Dan Botterill, CEO of Ditto Sustainability, explains how Artificial intelligence (AI) can help towards achieving a more circular economy.
The 4th Industrial revolution conjures imagery of all kinds of technology adaptations and evolutions; driverless cars, the Internet of Things (IoT), robotics and AI – the last of which underpins many applications in this area. The wide scale adoption of AI massively divides opinion. The inability of machine learning and probabilistic AI technologies to ‘self account’ or ‘explain’ how they have reached their conclusions is a very prominent concern for many, particularly those writing the law...
Some camps, led by highly respected scientists and industrialists, are extremely cautious about AI and the potential perils, taking this cynicism one step further. Less driverless cars, more Terminator-style complete species annihilation. The fear being that once machines evolve to a point where they are more intelligent than humans – will they see the need for this parasitic, wasteful organism?
This is clearly not a suitable vision for the use of technology to drive a circular, sustainable society! And here lies the dilemma on an existential level. Will the machines destroy us or will they save us? It seems hard to theorise a happy medium.
A key opportunity is to harness the considerable processing power of AI to better collate, analyse and interpret complex environmental data and information to understand the issues and prioritise action.
More important, however, is the opportunity to use AI as a platform to democratise sustainability knowledge, enabling us to drive changes in our own behaviour that benefit the planet now and for future generations.

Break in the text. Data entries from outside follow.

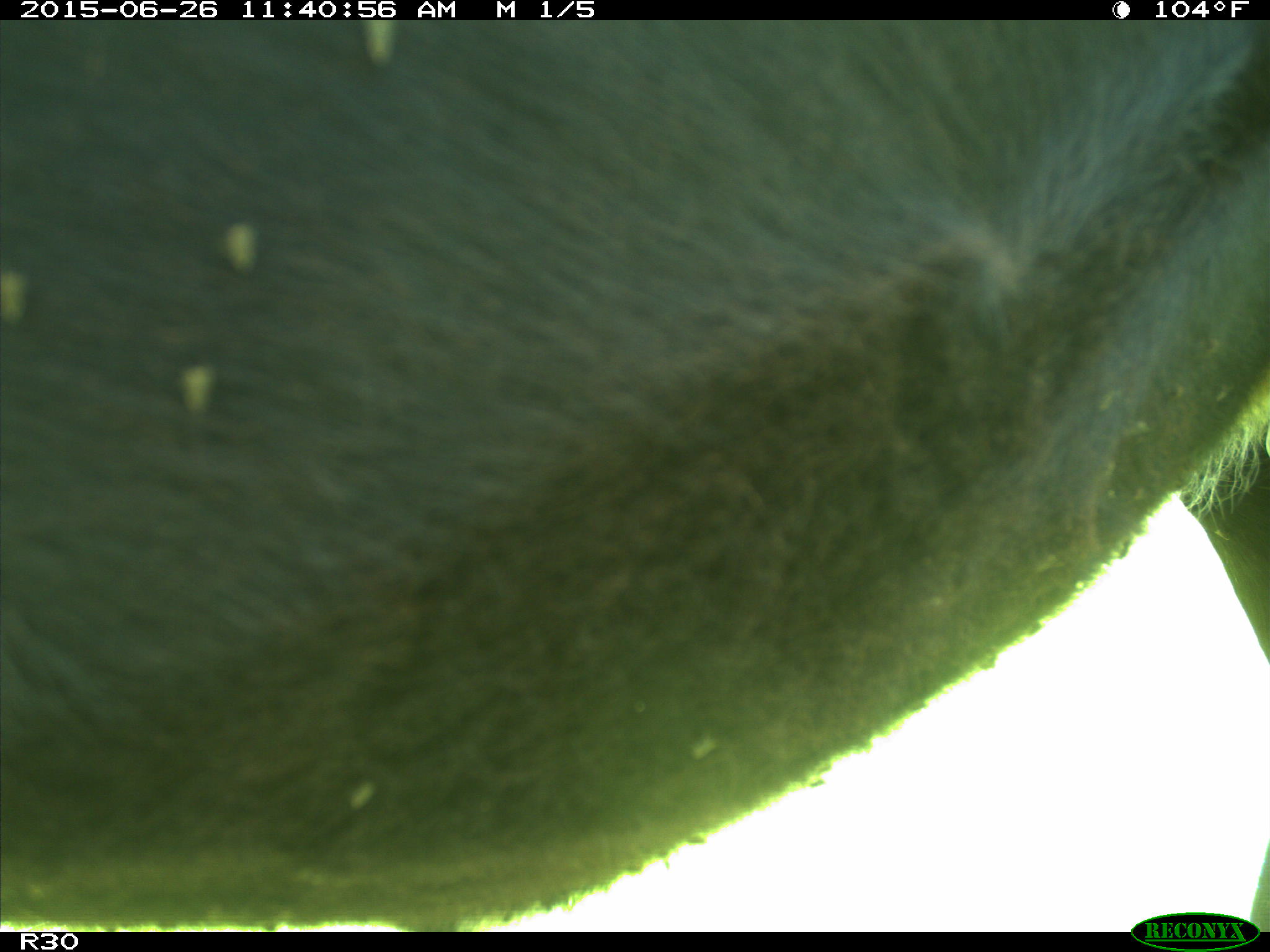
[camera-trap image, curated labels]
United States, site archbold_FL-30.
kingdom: Animalia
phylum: Chordata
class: Mammalia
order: Artiodactyla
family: Bovidae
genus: Bos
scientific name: Bos taurus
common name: domestic cow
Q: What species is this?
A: Bos taurus (domestic cow).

When we talk about the circular economy we often think about waste management and recycling; food waste, single use plastics, packaging and straws. But the circular economy is not simply a waste issue; a circular economy is very much a sustainable economy.
We should also be thinking about renewable energy, water stewardship, social responsibility, design for longevity, upgrading and disassembly. We should be involving our workforce and communities in our economic cycles. AI is here to help.
The current system is broken. Few people hold the knowledge and accessing this knowledge costs too much and is inefficient. That’s the old world and that must change.
In the new world, we will all possess the knowledge to contribute to sustainability. Technology allows the spread of knowledge without borders. The online delivery of information helps us to avoid travel, reduce costs, ensures everyone gets the messages, and can be updated with ease and continually.
This is particularly pertinent in the subset of AI called Expert Automation and Augmentation Software (EAAS). These types of programmes and systems will have a considerable role to play and could be highly disruptive to current business, especially professional services.
From our perspective at Ditto Sustainability, I believe this technology can be utilised to transform the environmental and sustainability consulting sector as we know it.
Our goal is to use AI to harness the expertise of sustainability leaders and visionaries and make it more cost effective, inspirational and accessible for people to use and share. Knowledge that will enable us to implement cleaner technologies, understand complex regulatory drivers, data trends and analysis.
We can put sustainability knowledge into the hands of business and consumers, giving greater reach and scalability to the advice and knowledge businesses need to improve. It will be a revolution in the way we operate a business, ensure it is compliant, improve our employees’ engagement and supply chain performance as well as influence and collaborate with our customers.
AI in a sustainability analytics context can also be highly useful from a compliance perspective. For example, if I buy imported products, I can use compliance tools to ensure the supplier meets my sustainability criteria: slave labour, gender equality, work place quality, water pollution, GHG (greenhouse gas) emissions, renewable energy use, organic farming, waste management, and so on.
Putting sustainability into the core of my business drives sustainability around it too. Technology enables transparency and helps to force companies to change. As a company can see its supply chain, so consumers can see how companies are behaving. They can pressure companies to drive change, pressure leadership, push from bottom up.
This is the use of technology to drive the Circular Economy. And I can do this with continuous real-time monitoring.
We will empower the ethical consumer through technology. But is technology enough to make change happen or is what we really need legislation?
Will voluntary engagements like the Plastics Pact really lead to 70% recycling by 2025? Or do we need obligatory targets and penalties?
4IR will be instrumental in driving a circular economy, particularly AI. However…
Ultimately our vision as a business is to use AI and best available technologies to make the acquisition and deployment of sustainability knowledge more scalable. So we’ve established our own three pillars in terms of how we utilise AI in the form of learning, compliance and data management platforms.